Dopo meeting Fed, ecco le analisi di economisti e gestori

I gestori di portafoglio hanno analizzato le decisioni annunciate mercoledì dalla Fed concentrandosi sugli impatti sui mercati finanziari e sul dollaro americano.

16 Dicembre 2016 09:25
financialounge -  David Lafferty dollaro Ethenea Federal Reserve GAM Larry Hatheway Natixis Investment Managers PIMCO Richard Clarida Yves Longchamp

Il rialzo dei tassi da parte della Fed deliberato mercoledì non è stato certo una sorpresa mentre lo è stato il fatto che la banca centrale americana abbia dichiarato, di fatto, di essere pronta ad una linea più dura di quella prevista: sembrano infatti possibili ora tre aumenti nel 2017, ognuno dei quali da 25 punti base (+0,25%).

“Le previsioni economiche illustrate dalla Fed sono orientate lievemente al rialzo sia per quel che riguarda il Prodotto Interno Lordo sia per le stime dell’inflazione” puntualizza David Lafferty, chief economist di Natixis Global Asset Management, che però nota anche come le previsioni mostrino un tasso di disoccupazione in calo attorno al 4,5%. Secondo David Lafferty, se la Fed reputa che la crescita acquisirà vigore senza tuttavia incidere in modo significativo sul tasso di disoccupazione, se ne deduce che la pressione sui salari potrebbe salire esercitando, a sua volta, pressioni al rialzo sull’inflazione: un contesto che giustificherebbe una linea meno accomodante da parte della Fed.

“Dal momento che febbraio è troppo vicino, c’è il 35% di probabilità che il prossimo rialzo dei Fed Fund Future possa verificarsi a marzo. Al momento, tre rialzi nel 2017 sembrano appropriati, anche se il consensus del mercato è per due rialzi. A meno che non ci siano sorprese dal lato dell’inflazione, quattro rialzi, o almeno uno per ogni meeting del FOMC (Federal Open Market Committee, l’organismo della Federal Reserve per assumere decisioni sui tassi di interesse americani), sono improbabili considerato che la Fed il più delle volte ha scelto di essere moderata quando ne aveva la possibilità” sostiene David Lafferty.

Richard Clarida, consulente strategico globale di PIMCO, dal canto, suo preferisce sottolineare alcune contraddizioni emerse nell’annuncio della Fed di mercoledì. “In estrema sintesi, è emerso che quattro membri del FOMC sembrerebbero disposti a piazzare almeno una scommessa modesta che la cosiddetta Trumponomics giustificherà tre aumenti dei tassi invece di due nel 2017” commenta Richard Clarida secondo il quale, dal momento che la Fed è sempre stata ‘dati dipendente', questo atteggiamento è almeno un po’ sconcertante, visto che le proiezioni della banca centrale per la crescita del PIL nel 2017 sono state caratterizzate da modesto rialzo del +0,1% (dal 2,0% precedente al 2,1%) e lo stesso per quanto riguarda la previsione di inflazione all’1,9%.

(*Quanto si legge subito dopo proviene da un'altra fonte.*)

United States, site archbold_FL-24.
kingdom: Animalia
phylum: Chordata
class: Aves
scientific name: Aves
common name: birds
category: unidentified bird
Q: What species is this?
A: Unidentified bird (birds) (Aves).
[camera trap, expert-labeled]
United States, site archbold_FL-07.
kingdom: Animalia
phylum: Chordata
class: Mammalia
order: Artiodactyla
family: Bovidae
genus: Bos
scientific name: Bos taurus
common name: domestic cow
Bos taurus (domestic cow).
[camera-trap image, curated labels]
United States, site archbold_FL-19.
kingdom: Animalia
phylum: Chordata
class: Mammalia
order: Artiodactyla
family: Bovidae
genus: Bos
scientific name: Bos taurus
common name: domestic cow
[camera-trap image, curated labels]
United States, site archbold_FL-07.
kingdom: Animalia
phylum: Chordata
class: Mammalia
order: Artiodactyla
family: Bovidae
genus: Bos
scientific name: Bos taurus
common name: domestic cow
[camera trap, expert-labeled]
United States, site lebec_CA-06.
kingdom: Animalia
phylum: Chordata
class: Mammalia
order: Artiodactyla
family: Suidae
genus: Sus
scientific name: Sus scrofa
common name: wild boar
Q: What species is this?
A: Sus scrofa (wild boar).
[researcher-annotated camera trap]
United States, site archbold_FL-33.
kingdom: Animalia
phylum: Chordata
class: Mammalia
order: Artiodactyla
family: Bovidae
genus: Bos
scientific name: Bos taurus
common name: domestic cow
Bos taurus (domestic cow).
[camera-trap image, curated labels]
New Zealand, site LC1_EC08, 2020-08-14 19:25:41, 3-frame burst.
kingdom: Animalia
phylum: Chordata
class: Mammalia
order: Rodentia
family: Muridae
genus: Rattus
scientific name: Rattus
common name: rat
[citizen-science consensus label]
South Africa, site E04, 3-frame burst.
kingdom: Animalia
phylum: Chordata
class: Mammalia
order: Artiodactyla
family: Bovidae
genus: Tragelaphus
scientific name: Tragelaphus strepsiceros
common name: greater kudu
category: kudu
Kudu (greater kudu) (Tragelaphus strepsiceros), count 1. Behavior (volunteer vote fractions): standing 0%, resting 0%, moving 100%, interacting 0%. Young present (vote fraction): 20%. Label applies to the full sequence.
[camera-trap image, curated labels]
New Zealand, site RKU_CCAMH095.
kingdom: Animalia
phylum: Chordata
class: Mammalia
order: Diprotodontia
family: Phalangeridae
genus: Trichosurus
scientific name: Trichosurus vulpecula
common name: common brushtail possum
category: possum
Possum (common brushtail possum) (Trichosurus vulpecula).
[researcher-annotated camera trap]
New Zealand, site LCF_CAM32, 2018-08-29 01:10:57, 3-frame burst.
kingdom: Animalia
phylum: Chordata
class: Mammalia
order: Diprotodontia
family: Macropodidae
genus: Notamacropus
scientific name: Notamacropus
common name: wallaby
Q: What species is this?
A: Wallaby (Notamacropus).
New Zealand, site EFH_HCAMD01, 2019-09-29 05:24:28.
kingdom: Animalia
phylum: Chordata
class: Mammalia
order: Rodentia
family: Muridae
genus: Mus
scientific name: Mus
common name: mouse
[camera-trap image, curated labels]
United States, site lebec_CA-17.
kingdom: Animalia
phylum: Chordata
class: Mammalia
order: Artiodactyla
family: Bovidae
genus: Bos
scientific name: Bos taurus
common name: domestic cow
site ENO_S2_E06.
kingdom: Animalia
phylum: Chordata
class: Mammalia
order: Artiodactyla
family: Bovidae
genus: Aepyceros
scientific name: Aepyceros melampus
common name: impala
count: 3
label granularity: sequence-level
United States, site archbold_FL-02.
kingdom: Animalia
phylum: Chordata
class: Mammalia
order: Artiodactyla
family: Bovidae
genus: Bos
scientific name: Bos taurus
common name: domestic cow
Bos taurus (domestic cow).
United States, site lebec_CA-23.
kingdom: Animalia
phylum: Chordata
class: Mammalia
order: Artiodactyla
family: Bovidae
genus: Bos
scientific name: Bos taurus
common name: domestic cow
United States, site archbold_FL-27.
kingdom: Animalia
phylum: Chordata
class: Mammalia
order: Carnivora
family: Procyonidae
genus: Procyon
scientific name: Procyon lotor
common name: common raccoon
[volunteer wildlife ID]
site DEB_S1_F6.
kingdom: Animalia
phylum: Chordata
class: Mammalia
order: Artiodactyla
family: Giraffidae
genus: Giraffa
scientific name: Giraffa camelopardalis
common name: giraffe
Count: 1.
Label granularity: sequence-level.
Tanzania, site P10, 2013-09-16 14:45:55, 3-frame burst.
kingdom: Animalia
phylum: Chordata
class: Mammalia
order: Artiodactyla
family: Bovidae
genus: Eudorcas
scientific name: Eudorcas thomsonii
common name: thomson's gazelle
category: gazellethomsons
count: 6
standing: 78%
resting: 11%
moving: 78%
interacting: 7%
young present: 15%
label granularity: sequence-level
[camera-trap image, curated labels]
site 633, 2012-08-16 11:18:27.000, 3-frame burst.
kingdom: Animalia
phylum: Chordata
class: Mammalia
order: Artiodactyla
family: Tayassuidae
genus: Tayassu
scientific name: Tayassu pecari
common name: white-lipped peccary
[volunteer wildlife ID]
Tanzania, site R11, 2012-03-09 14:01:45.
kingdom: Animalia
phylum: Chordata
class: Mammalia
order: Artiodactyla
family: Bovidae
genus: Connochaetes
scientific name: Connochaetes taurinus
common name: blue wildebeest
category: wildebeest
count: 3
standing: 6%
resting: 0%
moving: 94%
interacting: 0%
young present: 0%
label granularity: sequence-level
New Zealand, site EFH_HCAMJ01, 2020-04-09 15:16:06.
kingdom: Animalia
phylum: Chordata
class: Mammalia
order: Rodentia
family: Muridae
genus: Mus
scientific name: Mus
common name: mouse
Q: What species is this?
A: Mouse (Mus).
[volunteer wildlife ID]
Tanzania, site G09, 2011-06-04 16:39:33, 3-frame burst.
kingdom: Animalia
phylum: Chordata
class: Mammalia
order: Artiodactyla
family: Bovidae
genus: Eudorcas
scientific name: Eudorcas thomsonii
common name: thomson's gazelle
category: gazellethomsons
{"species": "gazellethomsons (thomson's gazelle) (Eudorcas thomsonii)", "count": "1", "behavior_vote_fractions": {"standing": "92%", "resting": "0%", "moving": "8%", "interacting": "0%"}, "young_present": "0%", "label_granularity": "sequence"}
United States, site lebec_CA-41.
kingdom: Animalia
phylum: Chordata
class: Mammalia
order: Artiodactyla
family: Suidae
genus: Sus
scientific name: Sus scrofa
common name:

Ma c’è di più, come sottolinea Larry Hatheway, capo economista di GAM. “Lo statement ufficiale della Fed non ha fatto alcun accenno all’espansione fiscale o alla deregolamentazione economica, elementi ampiamente valutati dal mercato dopo la vittoria di Donald Trump. Ne consegue che, qualora questi fattori si materializzassero, la FED potrebbe ulteriormente alzare le stime sulla crescita americana, sull’inflazione e sul probabile cammino dei tassi di interesse”. In tutti i casi, secondo Larry Hatheway, le decisioni annunciate dalla Fed mercoledì rafforzano le dinamiche del mercato in corso dalla metà del 2016 e che, dalle elezioni di Trump in poi, sono andate avanti a un ritmo più veloce.

“I rendimenti obbligazionari sembrano in procinto di rialzarsi, con una probabile ulteriore rotazione dai titoli più sensibili al rendimento verso quelli che tendono a trarre vantaggio da una curva dei rendimenti più ripida, come i finanziari, e da un crescita più robusta, come i titoli ciclici e quelli value” sostiene Larry Hatheway.

Tutta focalizzata sul dollaro, infine, l’analisi di Yves Longchamp, Head of Research di ETHENEA Independent Investors (Schweiz) AG. “L’annuncio dei tre possibili rialzi dei tassi Fed nel 2017 sosterrà il rafforzamento del dollaro che, di conseguenza, non sembra essere troppo forte per l’economia americana, visto che la disoccupazione continua a ridursi e che la Fed ha spazio per aumentare i tassi, ma è troppo forte per il resto del mondo” dice Yves Longchamp, sottolineando come siano già in atto forti deflussi di capitali dai paesi che hanno legato la loro economia al dollaro come, per esempio, Cina e Hong Kong, i cui deflussi di capitali possono rappresentare un rischio per i rispettivi sistemi finanziari.

“Tuttavia è bene guardare a come si muovono complessivamente le banche centrali. Infatti, se la Fed ha alzato i tassi, la scorsa settimana la BCE ha ridotto l’importo del QE a 60 miliardi di euro al mese: questo vuol dire che le banche centrali iniziano a ridurre gli interventi di accomodamento, avviando l’economia mondiale verso una fase di normalizzazione e questa è una buona notizia per il 2017” conclude Yves Longchamp.